Declan flexed his fingers, testing his grip before picking up his weapon. “Good to know I’m not going to turn into a frothing rabid monster anytime soon.”
Edward, who had been leaning against the door frame watching us, nodded once. “The pure wolf bite countered it exactly like Sera said it would, but you two still need to be careful. Healing fast doesn’t make you invincible.”
Aidan smirked. “Don’t worry, mate. We’ll try to stay out of trouble.”
Declan shot him a look. “You? Stay out of trouble?”
That earned a laugh from both of them, the sound echoing faintly in the cold concrete room. The barrel fire had settled into a low orange glow, licking at blackened metal and painting everyone in soft, forgiving light.

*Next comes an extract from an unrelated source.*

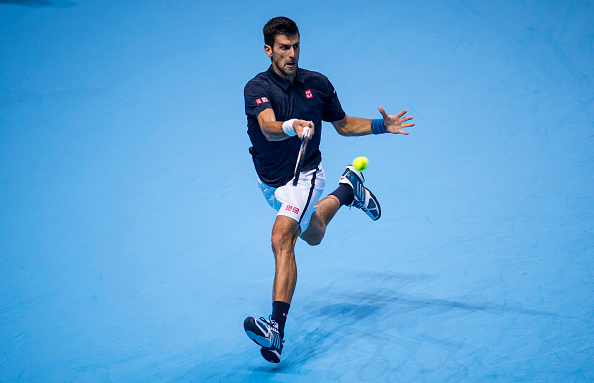 Djokovic should prove too strong for alternate Goffin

Edward kept his post by the door. Logan sat on a crate with a faded map spread across his knee, tracing routes with a fingertip like he could will a safer path into existence. Jamie cleaned a blade that probably didn’t need cleaning, humming some tuneless thing to keep his hands busy.
Aidan strolled slowly around the room, flexing and stretching. Declan rolled his shoulder, the puckered bite on his forearm just a pale scar now. Both of them looked too alive for men who should be dead, and the relief that rose in me was… incredibly inconvenient.
“Leg holding up okay?” I asked Aidan, because small talk was better than admitting I’d woken tucked between them and hadn’t hated it.
He gave me that lopsided smile. “Feels good. Almost like someone didn’t bear trap me on purpose.”
I snorted despite myself.
Declan caught my look lingering on his arms. He turned both of them, letting me see where he was bitten by Aidan and the Elder Lycan. “You were right,” he said simply. “Thank you.”
The words snagged on something inside me. I didn’t want them to, but they did.
He tossed me a canteen. Aidan dug around and produced one of those ancient ration biscuits, split it with his thumb, and handed me the bigger piece without comment, then sat down beside me. It was stupidly domestic, the kind of easy rhythm you only earn by fighting and bleeding together. I wasn’t used to that rhythm. It felt dangerously good.